One of the great things about being a food blogger is that it compels you to be somewhat adventurous in your food.
If you had told me a few years ago that I would not only be happily eating grilled romaine lettuce but encouraging others to do the same, I would have thought you were nuts.
Why Grill Romaine Lettuce?
Why in the world would anyone want to grill lettuce? Lettuce just isn't part of the grilling food group people! You know, burgers, ribs, beer can chicken.
Grilled lettuce? Why that's just... just pretentious, that's what.
Well the joke's on me, and anyone who loves salad and also loves grilled things but hasn't tried to put them together. Lettuce is a vegetable, or at least we eat it like one. We do grill vegetables. They are good.

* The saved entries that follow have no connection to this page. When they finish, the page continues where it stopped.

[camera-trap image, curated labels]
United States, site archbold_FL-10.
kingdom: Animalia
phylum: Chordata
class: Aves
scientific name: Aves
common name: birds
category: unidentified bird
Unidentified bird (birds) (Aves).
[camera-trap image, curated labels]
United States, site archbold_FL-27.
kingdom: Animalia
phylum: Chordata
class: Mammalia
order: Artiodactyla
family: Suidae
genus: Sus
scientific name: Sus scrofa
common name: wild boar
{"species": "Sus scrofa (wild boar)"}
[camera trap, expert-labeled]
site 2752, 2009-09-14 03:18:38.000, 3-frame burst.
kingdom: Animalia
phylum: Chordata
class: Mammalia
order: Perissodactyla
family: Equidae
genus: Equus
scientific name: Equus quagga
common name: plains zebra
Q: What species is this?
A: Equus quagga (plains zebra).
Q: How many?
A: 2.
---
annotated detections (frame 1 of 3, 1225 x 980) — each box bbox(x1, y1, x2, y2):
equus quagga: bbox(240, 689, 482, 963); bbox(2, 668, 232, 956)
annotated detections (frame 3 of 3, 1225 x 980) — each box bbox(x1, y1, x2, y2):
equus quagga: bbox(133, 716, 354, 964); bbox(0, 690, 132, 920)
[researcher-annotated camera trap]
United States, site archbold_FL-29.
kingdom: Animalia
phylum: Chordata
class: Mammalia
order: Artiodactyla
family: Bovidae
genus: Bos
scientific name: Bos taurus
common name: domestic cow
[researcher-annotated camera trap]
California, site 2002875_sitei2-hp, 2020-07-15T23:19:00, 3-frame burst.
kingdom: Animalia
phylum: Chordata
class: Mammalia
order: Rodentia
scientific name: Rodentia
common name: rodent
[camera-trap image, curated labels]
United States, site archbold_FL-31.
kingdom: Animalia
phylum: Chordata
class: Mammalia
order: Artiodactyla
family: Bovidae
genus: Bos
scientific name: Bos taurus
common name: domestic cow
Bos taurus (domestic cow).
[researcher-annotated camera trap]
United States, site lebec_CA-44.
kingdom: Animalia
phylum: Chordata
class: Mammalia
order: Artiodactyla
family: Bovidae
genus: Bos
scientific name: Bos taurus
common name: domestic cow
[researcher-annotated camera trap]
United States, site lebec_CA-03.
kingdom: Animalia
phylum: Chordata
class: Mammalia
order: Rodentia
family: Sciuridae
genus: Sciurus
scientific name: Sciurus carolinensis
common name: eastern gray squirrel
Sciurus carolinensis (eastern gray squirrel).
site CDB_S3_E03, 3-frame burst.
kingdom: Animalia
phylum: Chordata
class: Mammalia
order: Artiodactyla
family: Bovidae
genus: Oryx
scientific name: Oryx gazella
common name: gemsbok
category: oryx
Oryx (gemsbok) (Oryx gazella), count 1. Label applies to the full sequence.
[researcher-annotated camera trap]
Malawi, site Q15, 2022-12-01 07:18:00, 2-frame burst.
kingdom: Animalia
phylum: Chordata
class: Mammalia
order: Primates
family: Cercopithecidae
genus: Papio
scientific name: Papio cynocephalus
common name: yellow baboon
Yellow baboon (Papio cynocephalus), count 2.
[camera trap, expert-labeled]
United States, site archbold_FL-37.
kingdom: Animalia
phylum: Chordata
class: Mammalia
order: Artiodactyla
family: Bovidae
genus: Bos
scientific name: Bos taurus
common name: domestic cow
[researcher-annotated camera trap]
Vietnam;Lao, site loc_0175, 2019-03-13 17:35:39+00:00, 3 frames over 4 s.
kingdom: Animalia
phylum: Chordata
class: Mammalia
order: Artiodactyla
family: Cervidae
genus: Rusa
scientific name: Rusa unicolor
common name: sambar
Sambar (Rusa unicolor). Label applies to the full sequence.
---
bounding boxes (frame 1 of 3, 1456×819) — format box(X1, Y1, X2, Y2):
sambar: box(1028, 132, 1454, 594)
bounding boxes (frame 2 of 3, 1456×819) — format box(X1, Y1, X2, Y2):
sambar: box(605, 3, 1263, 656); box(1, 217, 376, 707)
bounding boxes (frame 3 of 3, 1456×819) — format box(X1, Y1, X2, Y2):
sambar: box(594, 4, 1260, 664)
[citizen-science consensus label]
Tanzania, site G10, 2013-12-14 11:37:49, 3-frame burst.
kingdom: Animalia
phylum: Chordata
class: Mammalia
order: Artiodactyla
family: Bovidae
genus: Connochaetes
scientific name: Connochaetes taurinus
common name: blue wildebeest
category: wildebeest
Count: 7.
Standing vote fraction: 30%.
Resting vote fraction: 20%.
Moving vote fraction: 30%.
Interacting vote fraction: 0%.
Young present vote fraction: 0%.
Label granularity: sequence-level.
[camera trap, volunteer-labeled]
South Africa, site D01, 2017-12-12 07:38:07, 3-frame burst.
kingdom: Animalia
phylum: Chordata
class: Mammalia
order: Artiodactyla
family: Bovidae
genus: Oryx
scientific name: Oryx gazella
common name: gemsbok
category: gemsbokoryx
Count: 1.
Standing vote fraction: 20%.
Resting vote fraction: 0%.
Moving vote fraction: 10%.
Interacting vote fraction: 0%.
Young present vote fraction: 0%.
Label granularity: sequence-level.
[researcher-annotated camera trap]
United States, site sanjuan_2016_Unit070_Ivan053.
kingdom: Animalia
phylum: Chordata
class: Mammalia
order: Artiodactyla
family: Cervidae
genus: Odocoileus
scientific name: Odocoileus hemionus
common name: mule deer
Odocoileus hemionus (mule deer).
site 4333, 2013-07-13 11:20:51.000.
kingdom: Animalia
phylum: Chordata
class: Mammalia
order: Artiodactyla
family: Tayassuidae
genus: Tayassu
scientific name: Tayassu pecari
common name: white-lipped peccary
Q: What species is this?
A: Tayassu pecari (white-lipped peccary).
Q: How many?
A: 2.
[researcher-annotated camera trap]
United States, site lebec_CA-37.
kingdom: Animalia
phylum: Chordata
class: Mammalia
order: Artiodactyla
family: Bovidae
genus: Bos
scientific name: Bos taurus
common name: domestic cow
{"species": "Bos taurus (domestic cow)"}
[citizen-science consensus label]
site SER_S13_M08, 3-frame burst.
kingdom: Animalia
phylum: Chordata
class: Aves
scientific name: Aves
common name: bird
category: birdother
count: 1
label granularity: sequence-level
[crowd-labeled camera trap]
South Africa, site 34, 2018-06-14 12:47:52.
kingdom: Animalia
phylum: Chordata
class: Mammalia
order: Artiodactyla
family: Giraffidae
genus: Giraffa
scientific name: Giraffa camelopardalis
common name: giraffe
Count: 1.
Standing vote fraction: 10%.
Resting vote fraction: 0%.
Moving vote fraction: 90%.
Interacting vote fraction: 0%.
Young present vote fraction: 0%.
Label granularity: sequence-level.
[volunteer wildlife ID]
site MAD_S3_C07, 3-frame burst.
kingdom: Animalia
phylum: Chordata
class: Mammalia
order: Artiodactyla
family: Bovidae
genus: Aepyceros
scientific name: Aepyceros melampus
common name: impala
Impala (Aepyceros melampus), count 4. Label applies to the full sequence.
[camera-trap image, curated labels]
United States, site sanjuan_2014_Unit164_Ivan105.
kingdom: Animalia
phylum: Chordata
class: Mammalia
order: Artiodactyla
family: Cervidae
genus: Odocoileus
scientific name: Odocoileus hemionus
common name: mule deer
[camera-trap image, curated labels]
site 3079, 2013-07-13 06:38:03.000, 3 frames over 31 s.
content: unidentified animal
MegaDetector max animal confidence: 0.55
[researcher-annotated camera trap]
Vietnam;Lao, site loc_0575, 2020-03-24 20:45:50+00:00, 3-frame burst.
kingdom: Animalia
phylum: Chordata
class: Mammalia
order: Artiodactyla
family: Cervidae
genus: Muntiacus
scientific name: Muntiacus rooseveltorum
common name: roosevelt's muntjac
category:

It stands to reason that the vegetable we call lettuce, if endowed with enough structure, which romaine has, would also be good grilled. And it is!
That said, as much as I like it, my mom likes it, and my friends like it, you may not. But I do encourage you to try it, especially if you have some romaine hearts around.
How to Serve Grilled Romaine
When you're done with the grilling, you can either serve them whole (one romaine heart per person), or slice them crosswise, and toss them in a bowl for a grilled salad.
What is Romaine Lettuce?
Romaine is a variety of long-leafed lettuce that's crispy with a mild flavor. Great for cold salads (it's the sole lettuce in a traditional Caesar Salad), it's sturdy enough to hold up for a brief stint on the grill.
Its exact origins are unknown, but it's believed to come from somewhere in the Mediterranean—perhaps the Greek island of Cos, which could be why the British call it cos lettuce. Western Europe learned of its existence by way of Rome, hence why in the U.S. it's called romaine.
The Best Romaine Lettuce to Buy
This recipe calls for hearts of romaine, so you can buy either packaged hearts or whole heads of romaine. Remove the outer layer of leaves of a whole head and you'll easily find the heart, which is a little lighter in color with leaves somewhat tightly packed together.
When shopping for whole heads, look for heads with vibrant, dark green leaves that have some weight to them—that means they are nicely hydrated and fresh. Avoid heads where the leaves are visibly dry or have started to wilt or turn color. Look for hearts that are a vibrant light green with no dark spots or wilting.
How Long Should the Lettuce Be on the Grill?
Because the temperatures of grills can vary greatly, you'll need to keep an eye on the lettuce to determine when it's done. It should take fewer than 8 minutes. Take the romaine off the grill when all sides are lightly charred.
Serve grilled romaine right away. You can serve it whole, as is. The herbed vinaigrette will have flavored it nicely.
Or, you can sprinkle the whole hearts with Parmesan cheese. To be a little decadent, drizzle on blue cheese dressing and toss on some bacon crumbles.
You can also chop up the grilled romaine and use it as a base for a salad.
What to Serve With Grilled Romaine Lettuce
- Grilled Chicken With South Carolina Barbecue Sauce
- Grilled Salmon With Dill Butter
- Grilled Chicken Caesar Salad (use the grilled romaine in the recipe)
- Thousand Island Dressing
- Ranch Dressing
Grilled Romaine Lettuce
- 3 to 4 romaine hearts
- 3 tablespoons extra virgin olive oil
- 1 tablespoon red wine vinegar (or cider vinegar)
- 2 teaspoons chopped fresh herbs such as rosemary, thyme, oregano (or 1 teaspoon dried mixed herbs)
- 1/4 teaspoon kosher salt
- Pinch freshly ground black pepper
Prep the romaine hearts:
Pull off any old leaves. Chop off the top 1 or 2 inches of the lettuce head, and shave off the browned part of the root end, leaving the root end intact so that the lettuce head stays together.
Prepare your grill:
Turn your gas grill to high or get your charcoal coal grill very hot.
Prepare the vinaigrette:
Put the oil, vinegar, herbs, salt and pepper in a small bowl and whisk with a fork to combine. Paint the lettuce hearts all over with the vinaigrette.
Grill the lettuce:
Grill the romaine hearts until lightly browned on all sides, turning every minute or two until done.
Serve immediately. You can either serve the hearts whole, or chop them and toss them for a salad.